**** Selected passage ****

Humans evolved in small groups, and often the small groups competed for scarce resources, so it is not surprising that evolutionary psychologists have identified kin selection has a moral motivator with evolutionary roots. The forms of familiarity bias include in-group bias, friendship bias, and similarity bias. The implications for nonhuman beings are as obvious as they are unfortunate.

On the positive side, however, great progress has been made in overcoming might-makes-right and familiarity bias over the past 400 years in what are now our liberal democracies. A live burning of a heretic or “witch” is now considered morally unacceptable. Chattel slavery, and the abuse and murder accepted with it, has been abolished. Wage slavery of the 19th century and early 20th century has been reformed. Women are permitted to vote and are no long expected to shut up and stay in the kitchen. Could animals be the next group admitted to the moral community by acknowledgement of their important interests which they hold as much as we do by way of certain morally relevant characteristics, such as, consciousness, awareness, and sentience? If we make the same progress during the next 100 or 200 years that we did during the past 200 years, future generations will look on our ignorance in a very similar way to how we look at the ignorance of previous generations of heretic burners and slave breakers.

**** Material provided ****

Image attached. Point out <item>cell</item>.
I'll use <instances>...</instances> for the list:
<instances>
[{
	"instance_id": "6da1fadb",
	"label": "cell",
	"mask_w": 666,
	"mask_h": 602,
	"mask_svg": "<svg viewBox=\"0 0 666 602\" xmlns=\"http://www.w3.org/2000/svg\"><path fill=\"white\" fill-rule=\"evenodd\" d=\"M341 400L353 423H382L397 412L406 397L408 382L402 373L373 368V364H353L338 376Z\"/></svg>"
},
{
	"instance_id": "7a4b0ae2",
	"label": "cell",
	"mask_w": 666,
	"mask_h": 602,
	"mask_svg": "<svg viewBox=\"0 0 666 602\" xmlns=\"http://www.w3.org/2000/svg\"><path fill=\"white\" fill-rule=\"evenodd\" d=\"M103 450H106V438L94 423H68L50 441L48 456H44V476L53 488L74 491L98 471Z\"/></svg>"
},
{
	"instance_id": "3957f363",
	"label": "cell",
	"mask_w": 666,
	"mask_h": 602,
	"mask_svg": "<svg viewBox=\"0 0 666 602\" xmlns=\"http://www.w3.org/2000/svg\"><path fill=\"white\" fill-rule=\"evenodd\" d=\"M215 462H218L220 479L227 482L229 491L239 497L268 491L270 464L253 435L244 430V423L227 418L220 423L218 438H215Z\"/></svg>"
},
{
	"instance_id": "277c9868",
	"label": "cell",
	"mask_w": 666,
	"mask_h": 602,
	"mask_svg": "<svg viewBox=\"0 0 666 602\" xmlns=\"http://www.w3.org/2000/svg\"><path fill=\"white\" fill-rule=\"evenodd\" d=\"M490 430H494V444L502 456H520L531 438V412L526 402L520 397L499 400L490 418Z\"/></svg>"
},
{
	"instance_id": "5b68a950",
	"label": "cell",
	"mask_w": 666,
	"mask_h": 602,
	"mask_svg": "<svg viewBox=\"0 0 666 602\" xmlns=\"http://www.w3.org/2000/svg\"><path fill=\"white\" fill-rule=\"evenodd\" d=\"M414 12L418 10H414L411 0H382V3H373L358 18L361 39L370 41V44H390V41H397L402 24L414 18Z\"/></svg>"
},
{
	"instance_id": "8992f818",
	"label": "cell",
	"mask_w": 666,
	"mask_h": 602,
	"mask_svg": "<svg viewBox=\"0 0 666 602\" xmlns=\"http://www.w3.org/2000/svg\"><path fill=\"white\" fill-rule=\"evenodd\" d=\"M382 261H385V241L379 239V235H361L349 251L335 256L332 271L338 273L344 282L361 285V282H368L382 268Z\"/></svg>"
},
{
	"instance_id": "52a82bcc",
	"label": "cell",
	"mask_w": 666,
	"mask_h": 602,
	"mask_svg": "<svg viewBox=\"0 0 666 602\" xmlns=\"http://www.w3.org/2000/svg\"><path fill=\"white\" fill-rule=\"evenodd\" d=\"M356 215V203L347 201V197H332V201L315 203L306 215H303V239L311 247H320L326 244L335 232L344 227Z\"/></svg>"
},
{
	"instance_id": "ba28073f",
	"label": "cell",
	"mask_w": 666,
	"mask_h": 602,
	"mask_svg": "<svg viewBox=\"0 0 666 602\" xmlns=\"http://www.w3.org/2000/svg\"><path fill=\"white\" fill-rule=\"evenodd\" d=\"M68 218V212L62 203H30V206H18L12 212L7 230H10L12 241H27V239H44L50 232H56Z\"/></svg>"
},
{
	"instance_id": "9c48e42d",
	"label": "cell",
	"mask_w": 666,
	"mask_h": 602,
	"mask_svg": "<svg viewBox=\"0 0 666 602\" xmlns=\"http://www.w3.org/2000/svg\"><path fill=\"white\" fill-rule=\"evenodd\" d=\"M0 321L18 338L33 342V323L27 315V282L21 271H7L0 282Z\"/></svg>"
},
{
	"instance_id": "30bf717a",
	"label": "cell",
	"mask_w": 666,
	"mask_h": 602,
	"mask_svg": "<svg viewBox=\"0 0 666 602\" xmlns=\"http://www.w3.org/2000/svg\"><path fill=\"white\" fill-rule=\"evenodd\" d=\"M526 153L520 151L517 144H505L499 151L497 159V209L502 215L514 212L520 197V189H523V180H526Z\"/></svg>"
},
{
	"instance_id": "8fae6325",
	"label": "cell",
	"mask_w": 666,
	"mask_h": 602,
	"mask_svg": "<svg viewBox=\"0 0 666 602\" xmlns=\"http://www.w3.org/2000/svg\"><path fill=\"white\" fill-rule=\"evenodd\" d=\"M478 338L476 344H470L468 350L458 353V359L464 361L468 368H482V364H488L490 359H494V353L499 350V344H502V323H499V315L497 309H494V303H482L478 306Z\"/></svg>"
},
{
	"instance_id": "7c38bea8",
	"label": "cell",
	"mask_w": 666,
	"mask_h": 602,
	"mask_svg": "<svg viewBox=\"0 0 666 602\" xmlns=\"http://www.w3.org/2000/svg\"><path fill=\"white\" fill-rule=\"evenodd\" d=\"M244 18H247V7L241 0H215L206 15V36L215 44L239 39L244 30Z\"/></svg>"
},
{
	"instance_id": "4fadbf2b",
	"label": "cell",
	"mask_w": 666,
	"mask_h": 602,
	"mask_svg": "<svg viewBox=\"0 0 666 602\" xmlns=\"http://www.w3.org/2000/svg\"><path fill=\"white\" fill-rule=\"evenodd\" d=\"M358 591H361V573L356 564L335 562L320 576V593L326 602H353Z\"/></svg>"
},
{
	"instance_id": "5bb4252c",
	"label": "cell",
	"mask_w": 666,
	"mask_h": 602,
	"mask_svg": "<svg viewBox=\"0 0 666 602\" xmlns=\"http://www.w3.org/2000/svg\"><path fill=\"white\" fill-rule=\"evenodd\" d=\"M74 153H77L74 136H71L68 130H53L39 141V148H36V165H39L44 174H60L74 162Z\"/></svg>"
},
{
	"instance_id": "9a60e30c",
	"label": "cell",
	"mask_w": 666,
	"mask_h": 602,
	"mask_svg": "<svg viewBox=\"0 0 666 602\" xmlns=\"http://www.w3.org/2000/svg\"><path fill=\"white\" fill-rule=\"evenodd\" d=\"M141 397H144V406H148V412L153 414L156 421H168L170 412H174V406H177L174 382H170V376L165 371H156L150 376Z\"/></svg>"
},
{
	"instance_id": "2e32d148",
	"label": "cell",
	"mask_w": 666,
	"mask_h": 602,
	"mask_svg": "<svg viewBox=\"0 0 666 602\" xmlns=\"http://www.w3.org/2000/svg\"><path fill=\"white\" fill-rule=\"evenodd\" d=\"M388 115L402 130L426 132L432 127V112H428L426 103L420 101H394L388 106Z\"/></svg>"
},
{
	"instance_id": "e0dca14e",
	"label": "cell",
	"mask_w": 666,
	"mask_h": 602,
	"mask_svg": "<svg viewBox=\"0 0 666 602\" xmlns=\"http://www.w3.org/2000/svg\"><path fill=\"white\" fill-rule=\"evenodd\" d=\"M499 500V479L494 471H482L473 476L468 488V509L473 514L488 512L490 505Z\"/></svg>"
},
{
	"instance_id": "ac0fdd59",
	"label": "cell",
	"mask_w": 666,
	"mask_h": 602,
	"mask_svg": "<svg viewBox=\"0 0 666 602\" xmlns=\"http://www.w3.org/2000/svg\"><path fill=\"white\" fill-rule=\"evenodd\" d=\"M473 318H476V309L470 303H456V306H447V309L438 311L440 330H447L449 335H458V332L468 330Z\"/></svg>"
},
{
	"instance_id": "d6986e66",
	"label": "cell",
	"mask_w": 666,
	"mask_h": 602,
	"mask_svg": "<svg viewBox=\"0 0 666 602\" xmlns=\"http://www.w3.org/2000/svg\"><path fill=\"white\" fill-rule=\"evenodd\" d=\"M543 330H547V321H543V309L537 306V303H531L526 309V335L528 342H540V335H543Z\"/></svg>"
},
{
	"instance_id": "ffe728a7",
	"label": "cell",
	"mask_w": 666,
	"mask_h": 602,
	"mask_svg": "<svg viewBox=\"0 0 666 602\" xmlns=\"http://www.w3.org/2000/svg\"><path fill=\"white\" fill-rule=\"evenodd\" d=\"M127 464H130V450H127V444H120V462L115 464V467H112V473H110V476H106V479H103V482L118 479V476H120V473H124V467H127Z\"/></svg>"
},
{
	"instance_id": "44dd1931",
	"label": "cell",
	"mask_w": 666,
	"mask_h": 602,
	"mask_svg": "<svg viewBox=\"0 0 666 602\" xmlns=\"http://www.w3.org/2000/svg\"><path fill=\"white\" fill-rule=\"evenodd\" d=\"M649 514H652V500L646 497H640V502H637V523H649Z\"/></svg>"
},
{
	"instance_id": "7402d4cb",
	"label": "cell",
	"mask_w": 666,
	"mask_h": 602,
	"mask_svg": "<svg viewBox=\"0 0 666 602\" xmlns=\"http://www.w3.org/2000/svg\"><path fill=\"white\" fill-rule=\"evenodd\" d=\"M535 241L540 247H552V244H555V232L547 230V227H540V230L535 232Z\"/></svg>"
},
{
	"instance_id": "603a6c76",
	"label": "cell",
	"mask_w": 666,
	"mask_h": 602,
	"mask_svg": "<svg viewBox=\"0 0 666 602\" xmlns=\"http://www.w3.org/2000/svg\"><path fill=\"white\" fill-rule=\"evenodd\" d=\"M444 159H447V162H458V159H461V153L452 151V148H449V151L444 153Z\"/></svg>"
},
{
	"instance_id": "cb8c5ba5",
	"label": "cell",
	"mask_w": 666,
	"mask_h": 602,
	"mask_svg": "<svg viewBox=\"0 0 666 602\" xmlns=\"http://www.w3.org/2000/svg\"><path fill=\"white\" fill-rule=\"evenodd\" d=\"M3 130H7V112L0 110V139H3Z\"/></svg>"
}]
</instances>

****

■ **What is required**: Extend the passage on moral progress and the standing of animals, picking up right after its final sentence.

■ **Response**:
Here and Now Bias

We tend to have a bias for empathic distress when the victim is in front of us at the present moment. The abuse and horror (i.e. distress) that nonhuman animals experience is generally here-and-now only for those habituated to directly generating the distress. The primary economic forces of the abuse and horror are derived from the consumer of animal products, who is almost never exposed to the horror story behind the eggs, meat, or glass of milk they consume. This ignorance is an unspoken “don’t ask, don’t tell” deal between the producers of animal products and the consumers, including mass media. It is a well-known saying among animal rights supports that “if slaughterhouses had glass walls (and we knew of the torture and slaughter in the milk and egg industries), we’d all be vegan.”

Animal advocates must continue to display the inconvenient truth about what goes on in the sheds, feedlots, labs, transportation vehicles, and slaughterhouses to combat the here-and-now bias. We also have to remind people that just because we don’t see it in our daily lives, doesn’t mean it doesn’t happen. Also, it is extremely important to narrow down the focus to the heartbreaking stories of individual chickens, pigs, cows, and other nonhumans who have been severely abused in animal agriculture to use the here-and-now bias in the favor of the animals. Peaceful Prairie Sanctuary (see link on this blog) does a terrific job at leveraging the here-and-now bias in every form of advocacy they do: sanctuary tours, blog entries, billboards, and newspaper advertisements are almost always about individual nonhuman beings.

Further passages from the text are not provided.